Usually I have cattle in pasture by April 15th or so as the cool season grasses do get ahead usually in the spring with the lush growth. Not last year and not this year. I’m hoping in the next 7-10 days I can get them out in pastures. I let the grass get a good 6-10 inches of growth before I turn cattle out as if it is shorter you be short grass all season and it really hurts the pasture for a couple seasons to get too aggressive.
I have one paddock that I beat up pretty good last fall. It needed fertilizer from the cattle so we rolled hay bales out until mid December when it simply got to muddy to get around in and the cattle were making a mess of it. Now I am getting it ready to seed with red clover. That should have already been done but we had a late season blizzard move through that ended up with being without power for about 36 hours so no water no heat, nothin
Blizzard 2025
.As you can see some trees have been topped and others the lower limbs were broken. We had 6+ inches of heavy wet snow, with 30-40 mph winds so once the snow piled on the trees simply could not withstand both. The fortunate thing was deciduous trees did not have leaves so the damage if any was wind only. If they’d had been leaved out it would have been a disaster. We still have several weekends of tree cutting, trimming and piling. With the drought their is a burn ban that is off and on depending upon the moisture. Some of these piles are massive 30x30x10-15 feet high so ember could go a ways. Waiting until planting season is over is probably a good idea so the fields do not have so much of last years growth laying around to start burning.
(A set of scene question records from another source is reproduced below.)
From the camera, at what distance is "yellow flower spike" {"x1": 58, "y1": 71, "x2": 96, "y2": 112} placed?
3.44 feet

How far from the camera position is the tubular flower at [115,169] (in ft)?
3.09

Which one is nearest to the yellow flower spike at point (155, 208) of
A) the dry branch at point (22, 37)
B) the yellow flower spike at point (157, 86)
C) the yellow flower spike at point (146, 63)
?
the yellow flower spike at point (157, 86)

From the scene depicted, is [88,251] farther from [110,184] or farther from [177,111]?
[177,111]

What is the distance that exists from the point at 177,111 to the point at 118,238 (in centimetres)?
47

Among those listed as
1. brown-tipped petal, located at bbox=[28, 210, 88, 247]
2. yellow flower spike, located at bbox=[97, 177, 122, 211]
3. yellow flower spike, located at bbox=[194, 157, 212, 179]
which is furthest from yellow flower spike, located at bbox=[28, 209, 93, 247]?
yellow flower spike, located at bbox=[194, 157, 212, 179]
Many branches and trees fell down on fence lines and that one in particular took a substantial hit, cleaning them up has occupied much of my time. 1 stretch is 600 feet long of solid damage to trees and fence. These are trees I planted 40+ years ago. Its sad to see them get trimmed up the way I am but their is no other choice. This stretched needed a trimming so I guess the good thing is nature made me do it instead of putting off another year. Now the fence line is cleared Like I have wanted for a few years now.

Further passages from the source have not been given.